The present invention relates to a novel and useful video display system.
Presently, producing video images is chiefly accomplished by the use of a cathode ray tube. Although successful in many aspects of the video technology, cathode ray tubes possess a number of disadvantages in that cathode ray tubes are not easily scaled upwardly in size. This is due to the fact that the weight of the vacuum tube becomes unmanageable with an increase in size, commensurate with a large increase in the cost of manufacture. However, cathode ray tubes produce a very high quality video image, via the fluorescing or phosphor display. Moreover, cathode ray tubes exhibit high brightness, speed, contrast, resolution, and color purity.
Liquid crystal displays (LCD) are lightweight and are capable of producing a video image on a flat screen. Unfortunately, the LCD technology produces a video image of low brightness, low efficiency, and low color purity, which has been described as a "washed-out" look. In addition, the LCD video image possesses low resolution and is not susceptible to wide-angle viewing since the Lambertian effect is not inherent in LCD displays. Moreover, LCDs are slow to display an image and are not cost effective.
Image intensifiers have been proposed such as that found in U.S. Pat. No. 5,029,009 where light is passed through a lens to focus the same onto a substrate having an array of gating electrodes mounted thereupon. An electrode array and substrate are transparent to light in order to allow the light to pass to a photocathode. Thus, adaptive range gating is accomplished using a single imaging camera.
U.S. Pat. No. 3,864,595 describes an image intensifier tube having a photocathode element which converts incident radiation into corresponding electron images. A microchannel plate multiplies the electron image and sends the same to a phosphor screen to convert the electron image to a corresponding radiation image for viewing. The electron image is easily turned "on" and "off" by selectively applying a gating signal to the photocathode element.
U.S. Pat. No. 4,142,123 describes an image display device utilizing a photocathode, multiplier diodes, and an anode electrode in a cathode luminescent screen. The anode electrode is constructed of a material which exhibits slow fluorescence to permit emission of light energy after excitation has ceased. Electrons created in the discharge strike of the anode electrode are directed to the photocathode where they are converted into free electrons. Rapid initiation of subsequent electrical discharges is ensured by such free electrons.

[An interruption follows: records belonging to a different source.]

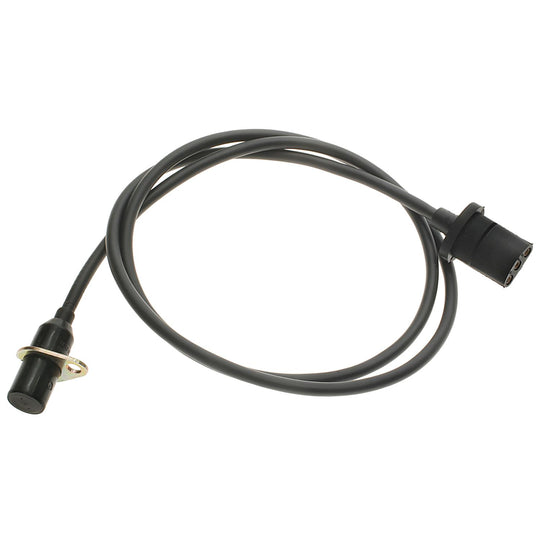 PC358 Standard Ignition Engine Crankshaft Position Sensor Standard Ignition Canada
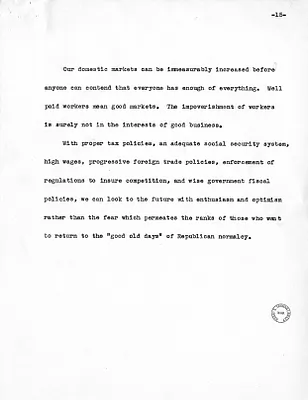 p. 15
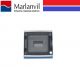 CENTRALINO DISTRIBUZIONE 8 MODULI IP65 MARLANVIL 940.08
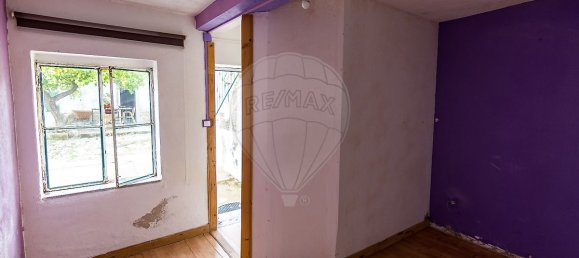 3 bedrooms House in Vila Velha de Rodao, Portugal No. 39024 22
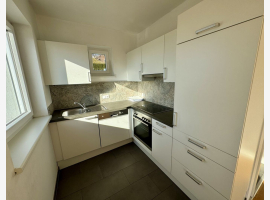 Premium Property Image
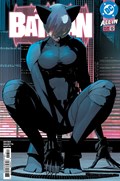 ABSOLUTE BATMAN #13 
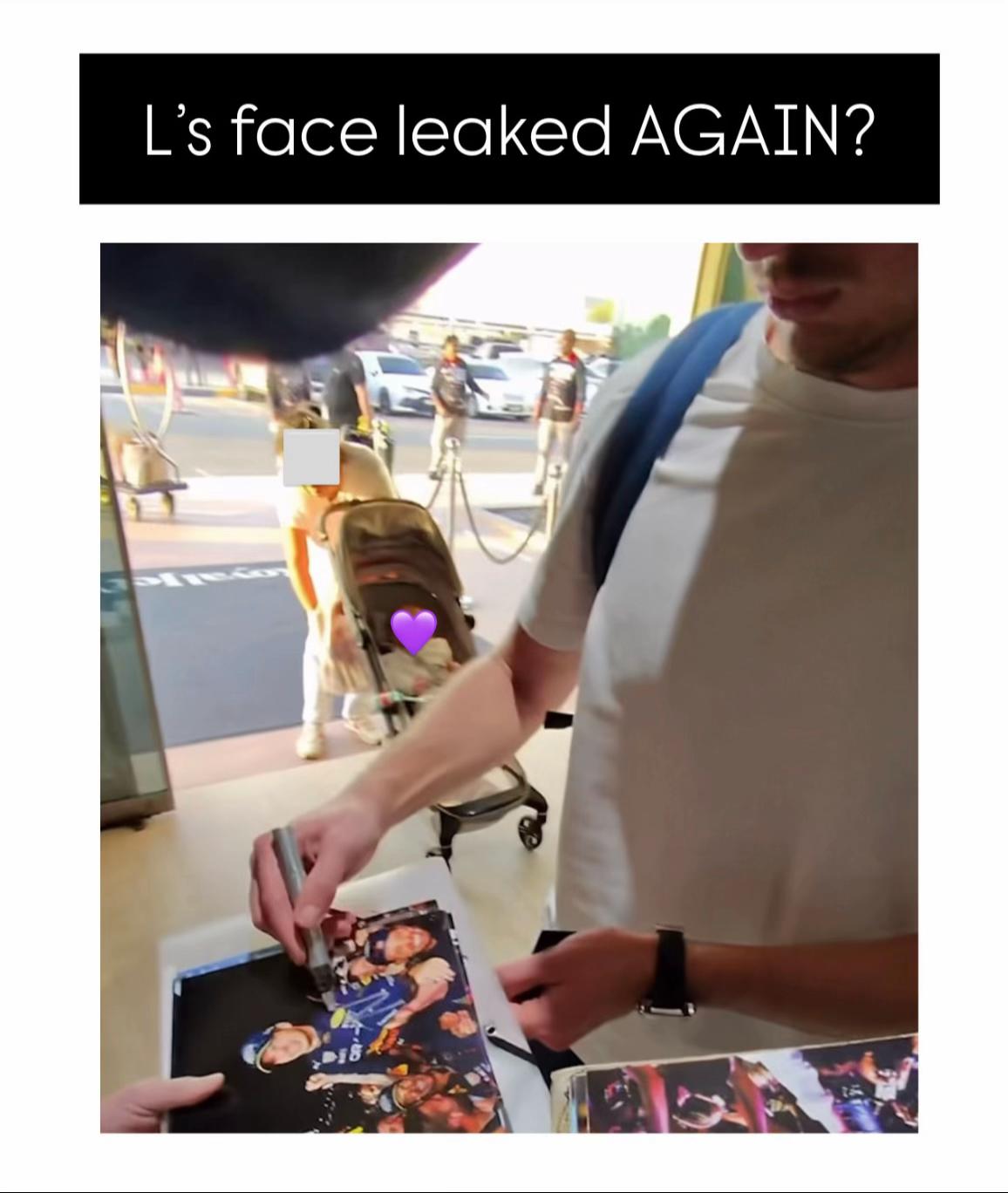 @KellySpills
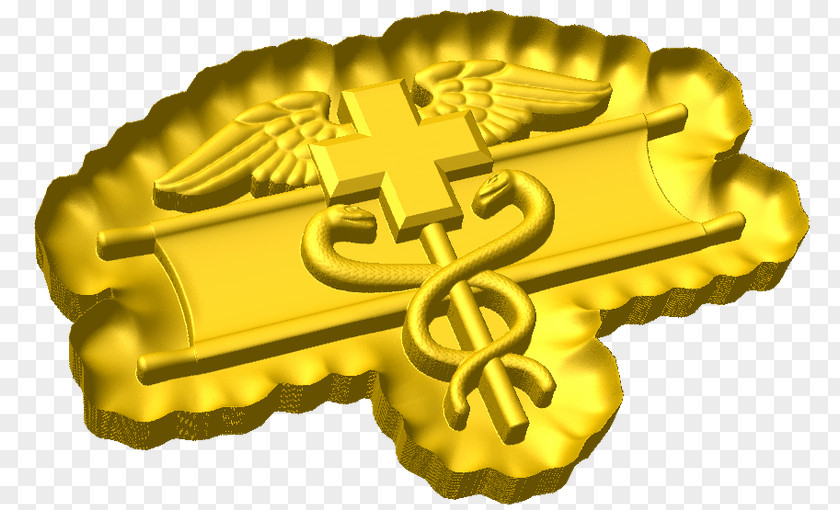 Gold Symbol PNG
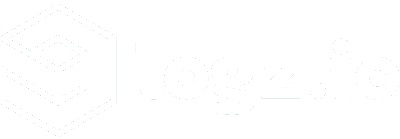 Logz.io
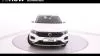 Volkswagen T-Roc  Diesel  2.0TDI Advance 85kW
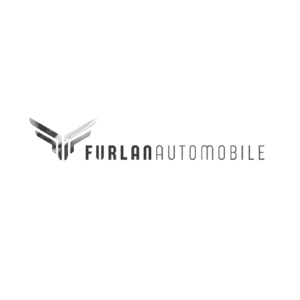 Furlan Automobile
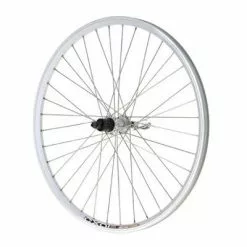 Exal Roue Arrière De Vélo 28 Pouces Cassette 8 Et 9 Vitesses 5 Exal Roue Arrière De Vélo 28 Pouces Cassette 8 Et 9 Vitesses -Magasin De Pneus Reha roue arriere de velo 28 pouces cassette 8 et 9 vitesses full 3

U.S. Pat. No. 5,160,565 describes an image intensifier utilizing a fiber optic bundle which receives an image at one end and produces an intensified image at the other end of the bundle.
U.S. Pat. No. 3,742,285 teaches an image intensifier display system where a display tube having a fiber optic input window includes an electron emitting surface. Electrons impinge on a display window of larger diameter having a phosphor coated surface to provide a magnified image of a scene being viewed.
U.S. Pat. No. 4,694,171 describes an electron microscope imaging system which employs an image intensifier that receives light emitted from an image that is excited by an electron beam.
U.S. Pat. No. 4,213,055 shows an image intensifier tube which utilizes an entrance detection screen mounted in an envelope adjacent to an entrance window. An electron optical system also mounted in the envelope images electrons which pass to an exit screen in the envelope, resulting in a viewable video image.
U.S. Pat. No. 4,974,089 teaches a television camera in which an index rod lens is employed to relay a light image from an image intensifier to a filter which is coupled to a focal plane array assembly.
U.S. Pat. No. 3,757,351 illustrates an electro static printing system where light is reflected from a document, passed through a lens, and intensified by a container having a photocathode placed on a glass substrate. The cathode converts the photon image to an electron image which then passes through a microchannel plate and sends the image to a dielectric target in the form of an electrostatic charge. The electrostatic charge is then used to print a document.
A video display system which is capable of intensifying an image from a video source accurately and efficiently to produce a video display of very high quality would be a notable advance in the electronics field.